What to produce: Copy out the text of each record below word for word, leaving the pictures out.

** Opening Given records block **

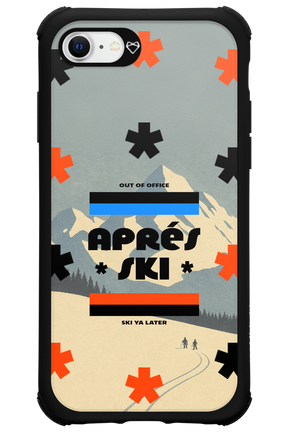Ski Ya Later - Apple iPhone 8
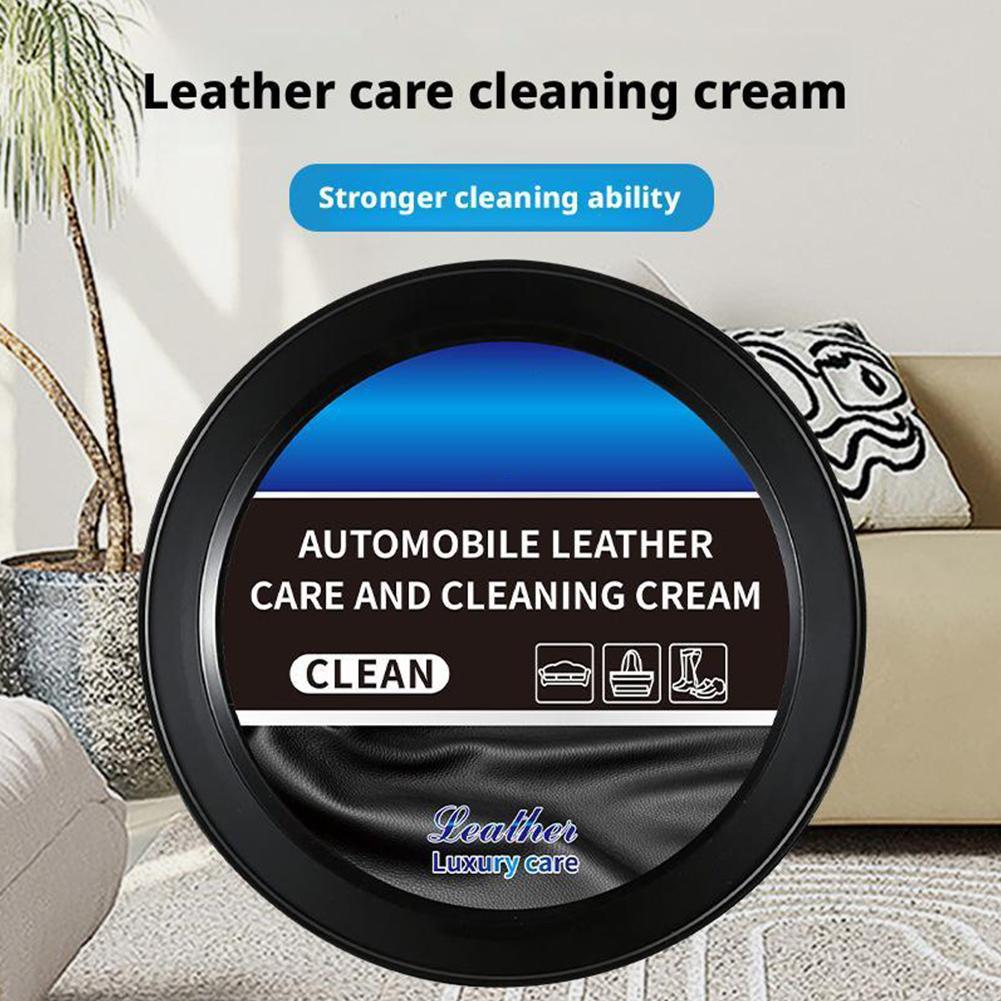 120 /260g Huishoudelijke Leerverzorging Reiniger Auto Leer Anti-aging Ontsmetting Bank Ontkalken Schoen Reparatie Crème Y0M3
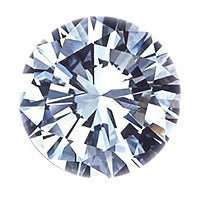 2.06 Carat Round Lab Grown Diamond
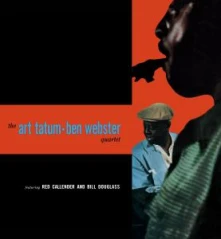 Art Tatum and Ben Webster, Vinyl QUARTET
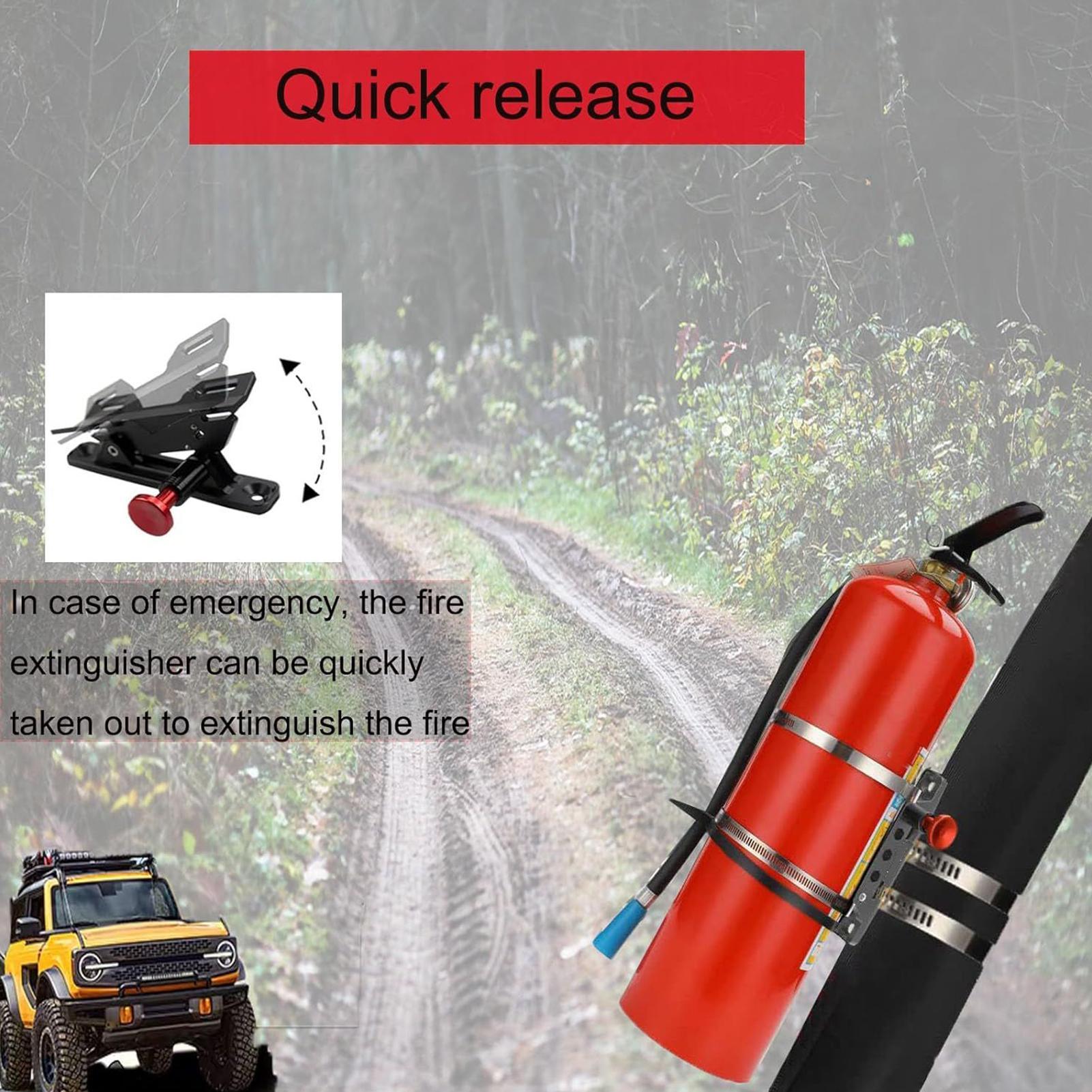 Fire Extinguisher Small - Montajlı Araba Yangın Söndürücü Ağır Hizmet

** Closing Given records block **

Task result:
Ski Ya Later - Apple iPhone 8
 120 /260g Huishoudelijke Leerverzorging Reiniger Auto Leer Anti-aging Ontsmetting Bank Ontkalken Schoen Reparatie Crème Y0M3
 2.06 Carat Round Lab Grown Diamond
 Art Tatum and Ben Webster, Vinyl QUARTET
 Fire Extinguisher Small - Montajlı Araba Yangın Söndürücü Ağır Hizmet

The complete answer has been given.